Der Reichsminister für Ernährung und Landwirtschaft führte aus, daß er die Posten je eines Dirigenten für das Siedlungswesen und für die Absatzfragen der Landwirtschaft dringend gebrauche. Es werde sich empfehlen, diese beiden Stellen gleichfalls in der erwähnten Notverordnung aufzunehmen.

Staatssekretär Dr. Zarden führte aus, daß der Reichsminister der Finanzen die Schaffung eines besonderen Dirigentenpostens für die Absatzfragen der Landwirtschaft ihm gegenüber ausdrücklich abgelehnt habe. Nicht ganz so ablehnend habe sich der Reichsminister der Finanzen zu der Frage der Schaffung eines Dirigentenpostens für das Siedlungswesen ausgesprochen.

Reichskommissar Dr. Bracht führte aus, daß er einen Runderlaß über die Gehorsamspflicht der preußischen Beamten gegenüber dem Reichskommissar für dringend erforderlich halte und verlas den Entwurf eines Runderlasses15.

15

Möglicherweise handelt es sich hierbei um den folgenden, nach WTB von Bracht bereits am 26.10.32 „an alle preußischen Behörden gerichteten“ Erlaß: „Die Gehorsamspflicht der preußischen Beamten gegenüber dem durch die Verordnung des Reichspräsidenten vom 20. Juli 1932 eingesetzten Reichskommissar und den von ihm bestellten Vertretern steht nach dem Urteil des Staatsgerichtshofs vom 25. Oktober 1932 fest.“ (WTB Nr. 2288 vom 26. 10. in R 43 I /2281 , S. 198). Ein später datierter diesbez. Runderlaß konnte nicht ermittelt werden.
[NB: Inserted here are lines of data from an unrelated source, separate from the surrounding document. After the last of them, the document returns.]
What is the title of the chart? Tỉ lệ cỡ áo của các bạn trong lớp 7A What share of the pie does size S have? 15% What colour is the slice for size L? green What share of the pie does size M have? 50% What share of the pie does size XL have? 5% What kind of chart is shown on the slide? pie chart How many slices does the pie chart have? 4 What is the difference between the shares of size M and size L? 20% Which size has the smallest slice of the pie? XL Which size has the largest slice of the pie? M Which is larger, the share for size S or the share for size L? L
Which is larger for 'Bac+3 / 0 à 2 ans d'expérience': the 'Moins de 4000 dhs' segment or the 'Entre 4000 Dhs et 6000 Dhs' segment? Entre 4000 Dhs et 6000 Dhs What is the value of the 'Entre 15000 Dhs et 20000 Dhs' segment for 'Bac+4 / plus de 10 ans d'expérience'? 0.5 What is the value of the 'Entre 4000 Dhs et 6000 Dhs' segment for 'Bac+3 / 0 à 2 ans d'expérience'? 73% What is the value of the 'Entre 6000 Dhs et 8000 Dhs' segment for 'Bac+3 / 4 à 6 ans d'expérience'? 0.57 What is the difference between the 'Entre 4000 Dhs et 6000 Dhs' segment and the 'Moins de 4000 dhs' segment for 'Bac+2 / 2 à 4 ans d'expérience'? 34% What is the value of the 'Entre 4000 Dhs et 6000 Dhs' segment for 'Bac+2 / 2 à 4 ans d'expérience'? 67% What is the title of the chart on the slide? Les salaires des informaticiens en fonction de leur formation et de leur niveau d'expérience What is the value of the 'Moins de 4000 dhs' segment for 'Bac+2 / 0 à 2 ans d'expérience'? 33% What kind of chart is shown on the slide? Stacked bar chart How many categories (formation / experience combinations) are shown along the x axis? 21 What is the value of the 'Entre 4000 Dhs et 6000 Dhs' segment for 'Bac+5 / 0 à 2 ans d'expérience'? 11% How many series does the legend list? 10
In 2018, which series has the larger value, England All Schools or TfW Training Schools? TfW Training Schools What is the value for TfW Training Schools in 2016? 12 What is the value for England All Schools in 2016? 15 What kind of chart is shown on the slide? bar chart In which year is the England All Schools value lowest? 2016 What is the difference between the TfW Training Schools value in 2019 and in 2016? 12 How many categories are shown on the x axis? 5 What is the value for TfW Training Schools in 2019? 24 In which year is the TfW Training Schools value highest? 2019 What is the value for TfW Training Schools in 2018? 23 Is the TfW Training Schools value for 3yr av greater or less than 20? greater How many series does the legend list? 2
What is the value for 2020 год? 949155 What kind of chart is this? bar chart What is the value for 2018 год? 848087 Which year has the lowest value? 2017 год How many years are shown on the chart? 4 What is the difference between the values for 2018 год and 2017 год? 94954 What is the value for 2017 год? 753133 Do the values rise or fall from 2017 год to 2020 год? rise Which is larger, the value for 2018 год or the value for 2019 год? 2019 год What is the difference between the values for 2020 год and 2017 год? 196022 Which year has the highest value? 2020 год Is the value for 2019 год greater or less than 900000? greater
Der Reichsminister der Justiz wies darauf hin, daß die Zugehörigkeit des früheren Staatssekretärs Dr. Popitz zum jetzigen Reichskabinett in Süddeutschland eine gewisse Unruhe auslösen werde, weil Popitz als reiner Unitarier in Süddeutschland bekannt sei16.

16

Zur Haltung des Kabinetts in der Frage der Ernennung von Popitz bemerkte Planck gegenüber Schäffer am 28. 10.: „Es waren keineswegs alle Kabinettsmitglieder dafür. Auch sonst waren Widerstände. Zarden ist an die Decke gegangen, als er von dem Gedanken gehört hat.“ (Schäffer-Tagebuch, IfZ ED 93, Bd. 23 a, S. 941). Auch Schleicher war gegen Popitz’ Ernennung und hatte Bredow beauftragt, seinen „Einspruch“ geltend zu machen. Bredow berichtete dem RWeM mit Schreiben vom 29. 10.: „Es ist kein Beschluß des Kabinetts gefaßt worden. Herrn Generals Einspruch habe ich aber sowohl bei Planck wie beim Kanzler angemeldet. Auch habe ich Meissner dies informatorisch mitgeteilt. Gegen Popitz waren Bedenken auch besonders von Gürtner nach der Kabinettssitzung eingebracht. Popitz ist Unitarist, somit als Reichsminister für die Länder untragbar. Man überlegte noch eine bestimmte Fassung und wollte auch in der Presse die etwaigen Bedenken zerstreuen.“ (NL Bredow  2, Bl. 75–77). – Über die unitaristischen Tendenzen in Popitz’ Plänen zur Staatsgestaltung vgl. Dieckmann, Johannes Popitz, S. 98 ff. und 130 ff.; Bentin, Johannes Popitz und Carl Schmitt, S. 13 ff.

[818] Staatssekretär Dr. Zarden warf die Frage auf, ob Dr. Popitz auch dann Reichsminister ohne Portefeuille bleiben solle, wenn er endgültig zum Preußischen Finanzminister ernannt worden sei. Der Reichsminister der Finanzen habe schwerste Bedenken gegen eine derartige Regelung.

Der Reichskanzler erwiderte, daß die Frage zur Zeit nicht entschieden zu werden brauche. Es sei zunächst nur erforderlich, die Reichskommissare Dr. Bracht und Dr. Popitz für die Dauer ihres kommissarischen Amtes zu Reichsministern ohne Portefeuille zu ernennen17.

17

Die Ernennungen erfolgten durch Hindenburg am 29.10.32 (Urkunden abschrl. in R 43 I /1309 , S. 309–309 b). – Durch Schreiben 30.10.32 ernannte Papen in seiner Eigenschaft als Reichskommissar für das Land Preußen 1) den RM Popitz zum kommissarischen PrFM, 2) den REM v. Braun zum kommissarischen PrLandwM, 3) den Universitätsprofessor Kähler zum PrWissM (R 43 I /2281 , S. 149–153).